## Work to do
Revise the section of the theater review between "The Kate Grenville" and "on its crest.", inclusive, with "landscape" replaced by "countryside".

## Passage given
The Secret River

The Secret River Adelaide Festival 2017Adelaide Festival. Sydney Theatre Company presented by Adelaide Festival and State Theatre Company of SA. Anstey’s Quarry. 5 Mar 2017

 

It was an act of genius by Neil Armfield to locate The Secret River in Anstey’s Quarry.

The Kate Grenville saga is about home but it is also about the lure and significance of the Australian landscape. Armfield has made the landscape star of the show.

Every way in which the mighty open-cut cliff face of the quarry is presented is in some way awe-inspiring.

 

With Mark Howett’s superb lighting, it adds mood and comment to every moment of the play.

As the audience arrives, the quarry is beautiful in sunlight, showing off the rich veins of warm ochre hues which are so typical of the Australian landscape. Blackened saplings cling perilously to the rock face. Spreading, leafy eucalypts are silhouetted on its crest.

## Extracted information
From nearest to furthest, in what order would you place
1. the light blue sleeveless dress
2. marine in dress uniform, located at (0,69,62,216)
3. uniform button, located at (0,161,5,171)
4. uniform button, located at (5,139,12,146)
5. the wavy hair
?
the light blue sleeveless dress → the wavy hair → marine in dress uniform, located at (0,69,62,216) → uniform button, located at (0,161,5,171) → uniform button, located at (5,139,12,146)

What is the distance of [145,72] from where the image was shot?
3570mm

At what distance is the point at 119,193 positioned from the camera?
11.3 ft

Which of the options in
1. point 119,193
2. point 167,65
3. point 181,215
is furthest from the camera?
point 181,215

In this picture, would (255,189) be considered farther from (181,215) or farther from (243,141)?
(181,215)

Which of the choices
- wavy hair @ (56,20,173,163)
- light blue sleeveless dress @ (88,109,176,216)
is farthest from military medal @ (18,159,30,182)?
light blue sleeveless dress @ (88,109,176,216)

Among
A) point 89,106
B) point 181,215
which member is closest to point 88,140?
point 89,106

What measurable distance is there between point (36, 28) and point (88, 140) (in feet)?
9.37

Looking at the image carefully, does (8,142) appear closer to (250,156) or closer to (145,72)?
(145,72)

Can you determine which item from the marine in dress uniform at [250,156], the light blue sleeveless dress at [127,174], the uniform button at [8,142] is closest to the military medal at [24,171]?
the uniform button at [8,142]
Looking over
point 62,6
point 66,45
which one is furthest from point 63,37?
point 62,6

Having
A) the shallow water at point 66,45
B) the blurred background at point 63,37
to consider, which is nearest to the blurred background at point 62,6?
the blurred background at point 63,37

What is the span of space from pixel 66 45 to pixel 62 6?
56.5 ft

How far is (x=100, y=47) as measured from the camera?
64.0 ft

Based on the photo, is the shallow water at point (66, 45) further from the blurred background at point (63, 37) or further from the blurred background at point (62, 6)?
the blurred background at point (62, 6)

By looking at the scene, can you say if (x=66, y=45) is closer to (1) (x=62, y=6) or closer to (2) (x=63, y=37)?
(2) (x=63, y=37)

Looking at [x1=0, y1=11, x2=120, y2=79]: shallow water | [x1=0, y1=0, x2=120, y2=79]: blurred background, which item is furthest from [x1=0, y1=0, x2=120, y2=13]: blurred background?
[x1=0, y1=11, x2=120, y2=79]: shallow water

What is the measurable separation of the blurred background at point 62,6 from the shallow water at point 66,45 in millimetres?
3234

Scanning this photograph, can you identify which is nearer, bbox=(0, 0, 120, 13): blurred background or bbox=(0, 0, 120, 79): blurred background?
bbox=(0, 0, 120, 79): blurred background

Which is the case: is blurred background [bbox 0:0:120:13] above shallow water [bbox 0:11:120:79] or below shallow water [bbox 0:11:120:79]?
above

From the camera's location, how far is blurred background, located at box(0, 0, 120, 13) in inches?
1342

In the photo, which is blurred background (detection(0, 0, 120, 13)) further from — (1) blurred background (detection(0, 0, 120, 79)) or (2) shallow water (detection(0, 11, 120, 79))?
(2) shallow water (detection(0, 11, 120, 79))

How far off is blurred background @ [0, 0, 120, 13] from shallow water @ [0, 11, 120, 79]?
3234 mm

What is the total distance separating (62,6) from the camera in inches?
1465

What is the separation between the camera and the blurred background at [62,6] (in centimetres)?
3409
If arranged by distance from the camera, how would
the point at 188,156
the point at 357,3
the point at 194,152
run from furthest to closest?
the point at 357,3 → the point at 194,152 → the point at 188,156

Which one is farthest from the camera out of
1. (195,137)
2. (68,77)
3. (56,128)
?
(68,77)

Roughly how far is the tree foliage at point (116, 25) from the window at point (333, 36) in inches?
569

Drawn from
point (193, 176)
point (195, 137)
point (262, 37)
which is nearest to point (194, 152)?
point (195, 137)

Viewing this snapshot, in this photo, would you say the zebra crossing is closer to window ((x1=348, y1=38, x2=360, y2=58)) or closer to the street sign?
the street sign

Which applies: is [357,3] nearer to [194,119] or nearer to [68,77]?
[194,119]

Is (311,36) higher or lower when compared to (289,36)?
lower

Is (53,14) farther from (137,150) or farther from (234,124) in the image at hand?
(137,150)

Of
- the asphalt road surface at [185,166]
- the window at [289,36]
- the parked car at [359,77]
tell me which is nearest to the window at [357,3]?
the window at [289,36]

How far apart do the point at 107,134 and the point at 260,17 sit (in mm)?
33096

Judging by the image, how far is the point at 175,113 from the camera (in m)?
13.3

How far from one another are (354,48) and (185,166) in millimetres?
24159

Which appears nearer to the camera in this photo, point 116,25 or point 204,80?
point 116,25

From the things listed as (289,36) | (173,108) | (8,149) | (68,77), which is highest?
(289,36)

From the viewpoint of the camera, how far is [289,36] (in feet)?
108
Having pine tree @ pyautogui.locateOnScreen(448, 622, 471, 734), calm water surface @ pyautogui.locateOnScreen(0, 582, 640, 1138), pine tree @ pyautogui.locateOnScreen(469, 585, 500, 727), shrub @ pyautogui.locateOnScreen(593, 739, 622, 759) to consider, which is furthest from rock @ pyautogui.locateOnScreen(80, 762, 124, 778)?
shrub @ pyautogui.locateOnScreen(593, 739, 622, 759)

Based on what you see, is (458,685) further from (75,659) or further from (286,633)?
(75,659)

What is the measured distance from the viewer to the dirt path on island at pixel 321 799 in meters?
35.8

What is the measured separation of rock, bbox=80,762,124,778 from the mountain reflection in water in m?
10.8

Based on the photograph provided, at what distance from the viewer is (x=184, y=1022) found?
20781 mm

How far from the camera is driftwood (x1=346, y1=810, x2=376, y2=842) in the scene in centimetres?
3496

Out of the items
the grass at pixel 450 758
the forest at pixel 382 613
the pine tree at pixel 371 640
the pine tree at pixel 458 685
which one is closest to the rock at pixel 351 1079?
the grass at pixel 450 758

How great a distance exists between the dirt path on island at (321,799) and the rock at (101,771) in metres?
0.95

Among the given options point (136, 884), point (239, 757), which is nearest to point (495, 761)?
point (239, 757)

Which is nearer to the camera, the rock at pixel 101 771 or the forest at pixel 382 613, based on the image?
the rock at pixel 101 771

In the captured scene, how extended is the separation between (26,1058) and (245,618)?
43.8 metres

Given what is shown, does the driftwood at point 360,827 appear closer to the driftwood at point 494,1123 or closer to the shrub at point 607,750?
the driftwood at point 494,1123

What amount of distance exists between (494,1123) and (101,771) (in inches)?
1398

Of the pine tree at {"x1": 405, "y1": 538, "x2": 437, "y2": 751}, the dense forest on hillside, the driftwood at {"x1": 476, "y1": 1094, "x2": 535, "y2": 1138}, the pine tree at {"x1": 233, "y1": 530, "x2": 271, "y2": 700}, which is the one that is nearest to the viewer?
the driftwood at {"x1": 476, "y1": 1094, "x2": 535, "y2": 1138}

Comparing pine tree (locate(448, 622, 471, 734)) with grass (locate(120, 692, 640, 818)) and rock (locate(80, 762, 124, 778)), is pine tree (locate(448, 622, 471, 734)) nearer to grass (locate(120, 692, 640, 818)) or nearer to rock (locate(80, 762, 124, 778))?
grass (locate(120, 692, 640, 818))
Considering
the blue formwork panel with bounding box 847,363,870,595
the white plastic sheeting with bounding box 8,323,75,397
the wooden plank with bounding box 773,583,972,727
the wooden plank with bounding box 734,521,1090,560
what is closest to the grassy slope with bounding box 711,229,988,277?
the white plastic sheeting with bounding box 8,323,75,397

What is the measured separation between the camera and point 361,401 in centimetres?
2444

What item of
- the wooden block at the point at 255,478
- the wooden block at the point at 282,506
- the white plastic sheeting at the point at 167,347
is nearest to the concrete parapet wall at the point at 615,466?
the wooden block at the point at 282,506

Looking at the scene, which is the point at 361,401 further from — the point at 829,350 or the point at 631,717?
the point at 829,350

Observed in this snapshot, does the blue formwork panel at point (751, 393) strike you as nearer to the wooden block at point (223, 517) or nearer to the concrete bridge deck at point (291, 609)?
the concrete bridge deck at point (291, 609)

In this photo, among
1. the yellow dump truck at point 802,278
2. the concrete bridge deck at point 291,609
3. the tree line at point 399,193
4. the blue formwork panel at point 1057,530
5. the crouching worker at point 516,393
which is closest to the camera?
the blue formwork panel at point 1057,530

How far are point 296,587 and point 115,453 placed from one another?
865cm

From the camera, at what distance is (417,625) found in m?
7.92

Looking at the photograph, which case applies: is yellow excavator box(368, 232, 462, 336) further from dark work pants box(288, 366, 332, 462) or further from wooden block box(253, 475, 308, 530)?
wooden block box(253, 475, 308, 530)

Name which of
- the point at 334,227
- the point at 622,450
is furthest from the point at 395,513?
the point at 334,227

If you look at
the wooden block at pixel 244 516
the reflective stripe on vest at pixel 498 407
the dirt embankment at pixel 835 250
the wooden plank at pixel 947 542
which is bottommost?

## Task solution
The Kate Grenville saga is about home but it is also about the lure and significance of the Australian countryside. Armfield has made the countryside star of the show.

Every way in which the mighty open-cut cliff face of the quarry is presented is in some way awe-inspiring.

 

With Mark Howett’s superb lighting, it adds mood and comment to every moment of the play.

As the audience arrives, the quarry is beautiful in sunlight, showing off the rich veins of warm ochre hues which are so typical of the Australian countryside. Blackened saplings cling perilously to the rock face. Spreading, leafy eucalypts are silhouetted on its crest.